Em um determinado período, o MCP do Figma via Claude Code entregava designs sem auto layout, sem tokenização e com estrutura de camadas fragmentada, o que tornava impossível utilizar o resultado diretamente no handoff. Vale registrar: essa limitação já foi amplamente resolvida pela própria ferramenta. Os plugins abaixo foram criados nesse intervalo, como uma solução proativa para um problema real enquanto a feature oficial ainda não havia chegado. Eles foram úteis, e o processo de criá-los aprofundou meu entendimento técnico do ecossistema.
Os dois plugins criados via Claude Code:
Converte frames e grupos avulsos em Auto Layout automaticamente. O resultado é responsividade imediata e uma estrutura de componentes que já respeita as regras de comportamento do design system.

Identifica cores e estilos no arquivo (ex: o laranja de um botão primário) e os vincula automaticamente aos tokens correspondentes do design system (ex: color-primary). Elimina inconsistências técnicas e garante que o código gerado reflita fielmente os tokens definidos.

No projeto da landing page da Causa Ganha, o fluxo com IA passou por três camadas com papéis bem definidos:
- 1
Estruturação no Figma
Estruturação completa no Figma com melhores práticas: tokens, variables, componentes atômicos e documentação de handoff.
- 2
Base estrutural no Claude Code
Exportação do design para o Claude Code para desenvolvimento da base estrutural: HTML, CSS e lógica de layout.
- 3
Refinamento de micro-interações no código
O ponto central desse fluxo: o design é concebido 100% no Figma e levado ao Claude Code para que o designer possa prever, explorar e validar micro-interações avançadas diretamente no código.
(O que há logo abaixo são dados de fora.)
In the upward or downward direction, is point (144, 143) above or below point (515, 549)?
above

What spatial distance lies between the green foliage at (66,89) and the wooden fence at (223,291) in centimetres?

Esse passo enriquece drasticamente o handoff para os desenvolvedores, porque o designer entrega não apenas o layout estático, mas a especificação viva de como cada elemento deve se comportar e responder.
A IA acelerou a estrutura. O refinamento das interações permaneceu inteiramente humano, porque são elas que determinam a qualidade percebida da entrega.
Um dos maiores riscos no design de produto é pensar em telas isoladas e ignorar o fluxo real do usuário. A IA auxilia justamente nessa dimensão: não entregando apenas telas, mas a lógica de navegação completa entre estados.
O Gherkin entra como linguagem de definição de comportamento:
- Cada interação é especificada no formato Given / When / Then, antes de qualquer pixel ser desenhado.
- A IA sugere mapeamentos de estados de erro, exceções e fluxos alternativos, garantindo que o design cubra todas as regras de negócio, não apenas o caminho feliz.
- Todo o output gerado passa por crivo, aval e aprofundamento humano. Nenhum fluxo ou estado é aprovado sem revisão crítica: a IA é um acelerador de mapeamento, não uma autoridade de decisão.

No projeto Kiskadi, a IA comprimiu drasticamente o tempo entre o conceito e o protótipo funcional. Com o design system baseado em shadcn/ui, escolhido pela compatibilidade com ferramentas de geração de código, o Claude Code conseguia interpretar os componentes com precisão e gerar interfaces coerentes no localhost.
O que antes levaria dias em exploração de Figma passou a existir em horas como protótipo navegável. Isso mudou a dinâmica do processo: as decisões de design passaram a ser testadas e validadas mais cedo, antes de qualquer comprometimento de engenharia.